Write out the text on communicating safety information from "Communication of safety" up to and including "public assessment reports.", swapping "consumers" for "patients" each time it appears.

* **Document text**:
=== Begin Enclosure ===
Communication of safety information
Communication is interactive exchange of information and opinions concerning risk and risk-related factors among regulatory authority, HCP and consumers. Safety communication is a broad term covering different types of information on medicines, including statutory information as contained in the product information (i.e. the summary of product characteristics (SmPC), package leaflet (PL) and the labelling of the packaging) and public assessment reports.
Safety communication aims to providing timely, evidence-based information on the safe and effective use of medicines, promoting changes to healthcare practices (including self-medication practices) where necessary, changing attitudes, decisions and behaviours in relation to the use of medicines, supporting risk minimisation behaviour and facilitating informed decisions on the rational use of medicines. In addition, high-quality safety communication boosts public confidence in the regulatory system.
Communication tools and channels have become more numerous and varied over time, offering the public more information than was previously possible. Relevant communication tools and channels should be considered when issuing a safety communication in order to reach the target audiences and meet their growing expectations. Different communication tools and channels are direct healthcare professional communication (DHPC), press communication, website, bulletins and newsletter, social media and other online communications.
The primary target audiences for safety communication issued by regulatory authorities and the company should be patients, carers and healthcare professionals who use (i.e. prescribe, handle, dispense
, administer or take) medicinal products. Effective safety communication enables them to take adequate actions to minimise risks and to give clear and useful information to their patients. This ultimately promotes patient safety and confidence in the regulatory system. Both healthcare professionals in clinical practice and those involved in clinical trials should be provided with appropriate information on any safety concern at the same time.
Since the industry practices described above are primarily targeted towards regulatory compliance, it becomes important for us to see how the regulatory agencies respond to the safety information submitted by the industry. A regulatory agency may choose to order the manufacturer/ marketer to do any of the following, based on the gravity of the safety issue:
- An update to the product information – warnings and contraindications;
- Restriction to the approved indication/population;
- Conduct of a post-authorisation safety study (PASS);
- Perform risk minimisation activities – if risk is acceptable / preventable; and
- Suspend/withdraw the medicinal product – if risks outweigh benefits.
The pharma industry is necessitated by regulation to carry out a wide range of pharmacovigilance activities with the sole aim of ensuring that the benefit-risk ratio of a medicinal product is always in favour of the patient who is treated with the concerned drug. Time and again, there have been several cases in which hitherto approved medicines with extraordinary efficacies had to be recalled from the market after review of the real world safety data which got accumulated post-approval. This clearly establishes the vitality of the need for fostering the further growth of good pharmacovigilance practices within the
industry and for furthering the adoption of such practices among all players in the industry.
=== End Enclosure ===
Stored data:
=== Begin Enclosure ===
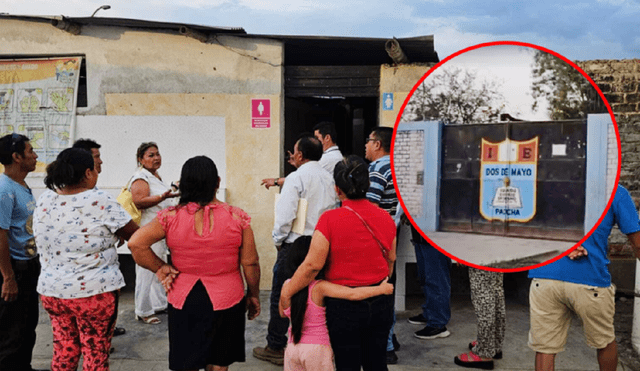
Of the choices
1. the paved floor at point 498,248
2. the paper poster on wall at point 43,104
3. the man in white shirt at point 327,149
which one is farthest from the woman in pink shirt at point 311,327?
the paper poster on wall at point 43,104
=== End Enclosure ===
=== Begin Enclosure ===
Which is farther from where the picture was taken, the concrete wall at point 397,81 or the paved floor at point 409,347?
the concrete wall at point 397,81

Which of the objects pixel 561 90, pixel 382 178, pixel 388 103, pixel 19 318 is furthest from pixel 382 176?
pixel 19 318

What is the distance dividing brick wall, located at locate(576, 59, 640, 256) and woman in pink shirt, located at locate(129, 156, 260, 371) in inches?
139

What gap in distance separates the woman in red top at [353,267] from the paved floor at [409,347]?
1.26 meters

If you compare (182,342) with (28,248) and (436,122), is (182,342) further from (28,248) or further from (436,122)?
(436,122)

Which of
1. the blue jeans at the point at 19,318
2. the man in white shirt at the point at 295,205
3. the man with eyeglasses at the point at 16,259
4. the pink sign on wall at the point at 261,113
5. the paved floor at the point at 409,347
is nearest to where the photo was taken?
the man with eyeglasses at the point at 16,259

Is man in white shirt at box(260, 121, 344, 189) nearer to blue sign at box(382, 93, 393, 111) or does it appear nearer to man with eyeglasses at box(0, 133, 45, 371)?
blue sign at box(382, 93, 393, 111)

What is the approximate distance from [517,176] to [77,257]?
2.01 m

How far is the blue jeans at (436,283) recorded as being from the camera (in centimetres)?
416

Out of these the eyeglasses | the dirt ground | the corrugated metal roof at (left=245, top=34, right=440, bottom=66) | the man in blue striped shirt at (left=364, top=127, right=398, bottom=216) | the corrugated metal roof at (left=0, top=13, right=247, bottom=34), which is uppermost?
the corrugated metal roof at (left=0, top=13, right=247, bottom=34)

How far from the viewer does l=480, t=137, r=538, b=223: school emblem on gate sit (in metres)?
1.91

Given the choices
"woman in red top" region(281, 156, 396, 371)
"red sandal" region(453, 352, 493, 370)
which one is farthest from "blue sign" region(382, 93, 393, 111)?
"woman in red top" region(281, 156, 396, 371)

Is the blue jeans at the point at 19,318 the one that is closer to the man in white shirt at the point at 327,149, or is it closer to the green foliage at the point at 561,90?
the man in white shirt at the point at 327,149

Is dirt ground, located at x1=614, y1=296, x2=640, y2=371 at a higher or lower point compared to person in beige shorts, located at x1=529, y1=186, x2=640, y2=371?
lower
=== End Enclosure ===
* **Expected answer**:
Communication of safety information
Communication is interactive exchange of information and opinions concerning risk and risk-related factors among regulatory authority, HCP and patients. Safety communication is a broad term covering different types of information on medicines, including statutory information as contained in the product information (i.e. the summary of product characteristics (SmPC), package leaflet (PL) and the labelling of the packaging) and public assessment reports.